## FRAGMENTO DEL TEXTO
##########

Del vengativo se vengará el Señor y llevará estrecha cuenta de sus culpas. Perdona la ofensa a tu prójimo, y se te perdonarán los pecados cuando lo pidas. ¿Cómo puede un hombre guardar rencor a otro y pedir la salud al Señor? No tiene compasión de su semejante, ¿y pide perdón de sus pecados? Si él, que es carne, conserva la ira, ¿quién expiará por sus pecados? 

Si lo anterior no basta para superar el odio y el deseo de venganza, Ben Sira añade dos sugerencias: 1) piensa en el momento de la muerte; ¿te gustaría llegar a él lleno de rencor o con la alegría de haber perdonado? 2) recuerda los mandamientos y la alianza con el Señor, que animan a no enojarse con el prójimo y a perdonarle. [En lenguaje cristiano: piensa en la enseñanza y el ejemplo de Jesús, que mandó amar a los enemigos y murió perdonando a los que lo mataban.]

Piensa en tu fin, y cesa en tu enojo; en la muerte y corrupción, y guarda los mandamientos.

Recuerda los mandamientos, y no te enojes con tu prójimo; la alianza del Señor, y perdona el error.

Pedro y Lamec

         Lo que dice Ben Sira de forma densa se puede enseñar de forma amena, a través de una historieta. Es lo que hace el evangelio de Mateo en una parábola exclusiva suya (no se encuentra en Marcos ni Lucas).

            El relato empieza con una pregunta de Pedro. Jesús ha dicho a los discípulos lo que deben hacer «cuando un hermano peca» (domingo pasado). Pedro plantea la cuestión de forma más personal: «Si mi hermano peca contra mí», «si mi hermano me ofende». ¿Qué se hace en este caso? Un patriarca anterior al diluvio, Lamec, tenía muy clara la respuesta:

«Por un cardenal mataré a un hombre,

a un joven por una cicatriz.

##########

## ENTRADAS PROPORCIONADAS

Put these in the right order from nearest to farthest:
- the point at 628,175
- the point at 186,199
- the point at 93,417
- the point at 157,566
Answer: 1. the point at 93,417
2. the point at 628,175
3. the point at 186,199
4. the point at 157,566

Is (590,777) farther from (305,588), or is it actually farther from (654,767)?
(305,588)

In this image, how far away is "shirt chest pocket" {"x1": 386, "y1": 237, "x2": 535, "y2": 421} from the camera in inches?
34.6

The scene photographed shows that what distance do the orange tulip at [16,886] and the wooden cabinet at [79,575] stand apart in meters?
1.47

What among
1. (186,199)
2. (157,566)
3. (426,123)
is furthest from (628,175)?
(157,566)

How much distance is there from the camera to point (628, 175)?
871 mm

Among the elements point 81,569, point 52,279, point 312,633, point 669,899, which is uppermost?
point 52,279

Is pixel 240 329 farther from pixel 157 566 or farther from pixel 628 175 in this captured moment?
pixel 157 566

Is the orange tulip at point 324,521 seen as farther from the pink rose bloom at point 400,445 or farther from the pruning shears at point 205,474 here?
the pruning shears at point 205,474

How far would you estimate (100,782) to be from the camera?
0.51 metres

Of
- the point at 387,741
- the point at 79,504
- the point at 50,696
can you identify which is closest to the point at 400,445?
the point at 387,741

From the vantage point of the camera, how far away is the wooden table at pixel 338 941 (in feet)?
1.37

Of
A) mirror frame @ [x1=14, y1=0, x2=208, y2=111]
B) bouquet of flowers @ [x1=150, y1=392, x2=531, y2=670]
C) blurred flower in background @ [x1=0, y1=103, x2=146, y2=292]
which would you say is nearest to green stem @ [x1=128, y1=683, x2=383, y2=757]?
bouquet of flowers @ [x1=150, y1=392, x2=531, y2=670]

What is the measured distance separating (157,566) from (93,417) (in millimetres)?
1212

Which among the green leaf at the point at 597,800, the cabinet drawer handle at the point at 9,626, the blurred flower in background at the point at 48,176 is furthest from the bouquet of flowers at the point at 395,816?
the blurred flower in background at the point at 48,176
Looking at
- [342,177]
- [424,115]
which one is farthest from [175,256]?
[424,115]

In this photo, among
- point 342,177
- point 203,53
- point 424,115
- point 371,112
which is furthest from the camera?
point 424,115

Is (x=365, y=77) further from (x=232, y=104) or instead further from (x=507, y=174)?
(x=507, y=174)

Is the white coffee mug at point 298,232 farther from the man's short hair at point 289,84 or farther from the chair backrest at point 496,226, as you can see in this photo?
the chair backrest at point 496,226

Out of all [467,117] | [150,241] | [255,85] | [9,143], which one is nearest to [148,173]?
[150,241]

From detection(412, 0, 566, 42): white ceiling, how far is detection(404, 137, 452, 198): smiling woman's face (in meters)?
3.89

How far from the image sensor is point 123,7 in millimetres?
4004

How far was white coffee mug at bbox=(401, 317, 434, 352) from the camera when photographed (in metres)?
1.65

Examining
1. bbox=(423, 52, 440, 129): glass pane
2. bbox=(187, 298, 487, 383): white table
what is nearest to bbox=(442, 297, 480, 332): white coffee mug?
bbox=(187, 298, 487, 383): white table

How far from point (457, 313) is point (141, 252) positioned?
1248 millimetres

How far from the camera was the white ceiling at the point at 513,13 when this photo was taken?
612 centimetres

##########

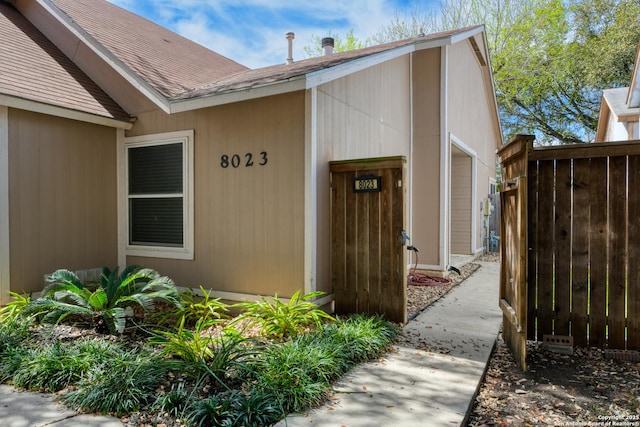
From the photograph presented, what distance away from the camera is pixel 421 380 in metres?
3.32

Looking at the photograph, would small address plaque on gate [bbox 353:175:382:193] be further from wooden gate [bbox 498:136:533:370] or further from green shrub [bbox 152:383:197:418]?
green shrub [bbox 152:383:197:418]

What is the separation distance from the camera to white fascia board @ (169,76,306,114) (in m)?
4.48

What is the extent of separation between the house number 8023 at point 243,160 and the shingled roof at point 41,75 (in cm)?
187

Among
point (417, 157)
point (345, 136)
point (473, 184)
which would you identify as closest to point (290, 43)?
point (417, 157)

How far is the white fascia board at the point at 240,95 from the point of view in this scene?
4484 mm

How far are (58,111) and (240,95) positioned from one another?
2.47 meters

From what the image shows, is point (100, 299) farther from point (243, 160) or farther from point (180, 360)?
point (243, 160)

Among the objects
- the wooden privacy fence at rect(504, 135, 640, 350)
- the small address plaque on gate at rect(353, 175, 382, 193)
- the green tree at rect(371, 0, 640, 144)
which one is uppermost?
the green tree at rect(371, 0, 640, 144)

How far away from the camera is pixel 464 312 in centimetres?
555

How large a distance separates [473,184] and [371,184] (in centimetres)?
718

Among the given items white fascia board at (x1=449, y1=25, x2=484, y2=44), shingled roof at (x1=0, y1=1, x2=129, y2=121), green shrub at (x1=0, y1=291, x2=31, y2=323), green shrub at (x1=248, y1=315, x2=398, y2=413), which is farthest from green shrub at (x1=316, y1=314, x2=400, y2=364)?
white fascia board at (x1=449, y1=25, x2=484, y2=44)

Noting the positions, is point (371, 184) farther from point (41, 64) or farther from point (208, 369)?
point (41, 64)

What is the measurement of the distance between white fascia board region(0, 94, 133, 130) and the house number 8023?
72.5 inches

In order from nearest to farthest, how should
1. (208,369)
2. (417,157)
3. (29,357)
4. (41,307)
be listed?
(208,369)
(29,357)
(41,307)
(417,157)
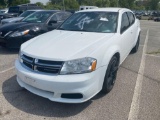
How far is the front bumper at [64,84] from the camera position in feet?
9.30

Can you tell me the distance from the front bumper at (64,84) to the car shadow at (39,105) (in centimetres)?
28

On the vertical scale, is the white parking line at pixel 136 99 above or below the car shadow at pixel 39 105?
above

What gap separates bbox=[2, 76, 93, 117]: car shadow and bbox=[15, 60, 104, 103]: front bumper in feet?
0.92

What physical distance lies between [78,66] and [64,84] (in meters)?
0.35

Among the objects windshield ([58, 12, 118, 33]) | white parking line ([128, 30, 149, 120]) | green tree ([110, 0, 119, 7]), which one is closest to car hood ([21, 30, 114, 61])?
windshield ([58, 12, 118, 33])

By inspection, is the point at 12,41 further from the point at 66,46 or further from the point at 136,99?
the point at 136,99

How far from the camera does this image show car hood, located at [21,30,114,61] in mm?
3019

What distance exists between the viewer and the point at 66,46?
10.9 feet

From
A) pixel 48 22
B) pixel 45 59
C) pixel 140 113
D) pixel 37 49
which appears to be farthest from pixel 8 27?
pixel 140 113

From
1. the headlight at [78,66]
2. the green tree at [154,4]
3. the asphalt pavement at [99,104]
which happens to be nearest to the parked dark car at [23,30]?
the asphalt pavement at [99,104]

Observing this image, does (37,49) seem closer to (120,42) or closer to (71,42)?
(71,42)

##########

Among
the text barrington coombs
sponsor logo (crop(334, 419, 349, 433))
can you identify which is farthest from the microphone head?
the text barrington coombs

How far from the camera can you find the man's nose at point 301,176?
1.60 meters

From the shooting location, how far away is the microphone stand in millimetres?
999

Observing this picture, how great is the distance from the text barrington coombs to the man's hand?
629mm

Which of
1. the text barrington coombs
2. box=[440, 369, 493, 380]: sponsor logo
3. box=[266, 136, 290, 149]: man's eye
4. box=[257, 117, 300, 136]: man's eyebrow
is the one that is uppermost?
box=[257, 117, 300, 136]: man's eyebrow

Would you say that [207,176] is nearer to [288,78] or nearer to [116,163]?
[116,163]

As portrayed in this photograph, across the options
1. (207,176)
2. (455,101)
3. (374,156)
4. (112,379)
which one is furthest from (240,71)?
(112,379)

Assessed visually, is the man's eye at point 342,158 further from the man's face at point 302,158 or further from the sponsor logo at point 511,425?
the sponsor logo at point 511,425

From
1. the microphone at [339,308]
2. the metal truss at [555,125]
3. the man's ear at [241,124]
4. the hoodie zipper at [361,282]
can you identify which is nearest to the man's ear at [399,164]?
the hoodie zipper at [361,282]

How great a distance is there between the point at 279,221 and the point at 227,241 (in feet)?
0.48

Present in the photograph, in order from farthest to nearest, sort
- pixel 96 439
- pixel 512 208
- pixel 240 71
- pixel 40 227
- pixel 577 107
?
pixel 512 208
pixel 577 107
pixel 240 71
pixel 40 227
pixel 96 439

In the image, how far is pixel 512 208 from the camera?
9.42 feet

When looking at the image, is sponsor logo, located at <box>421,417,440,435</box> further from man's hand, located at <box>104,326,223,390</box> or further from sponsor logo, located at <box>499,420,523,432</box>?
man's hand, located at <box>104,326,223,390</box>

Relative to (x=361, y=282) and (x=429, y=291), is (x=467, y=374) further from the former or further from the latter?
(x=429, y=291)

##########

## TAREA PLANTEADA A
Cambia "historieta" por "narración" en el tramo del fragmento sobre el perdón que va desde "Pedro y Lamec" hasta "Marcos ni Lucas).", y escribe ese tramo completo con el cambio hecho.
## TAREA PLANTEADA B
Presenta como tabla Markdown, con las columnas n y Línea, el tramo de las entradas que va desde la línea que contiene "How far from point" hasta la línea que contiene "1248 millimetres", ambas incluidas. Numera las filas y omite las líneas en blanco.
Las entradas no guardan ninguna relación con el fragmento.

## RESULTADO FINAL A
Pedro y Lamec

         Lo que dice Ben Sira de forma densa se puede enseñar de forma amena, a través de una narración. Es lo que hace el evangelio de Mateo en una parábola exclusiva suya (no se encuentra en Marcos ni Lucas).

## RESULTADO FINAL B
| n | Línea |
|---|---|
| 1 | How far from point (457, 313) is point (141, 252) positioned? |
| 2 | 1248 millimetres |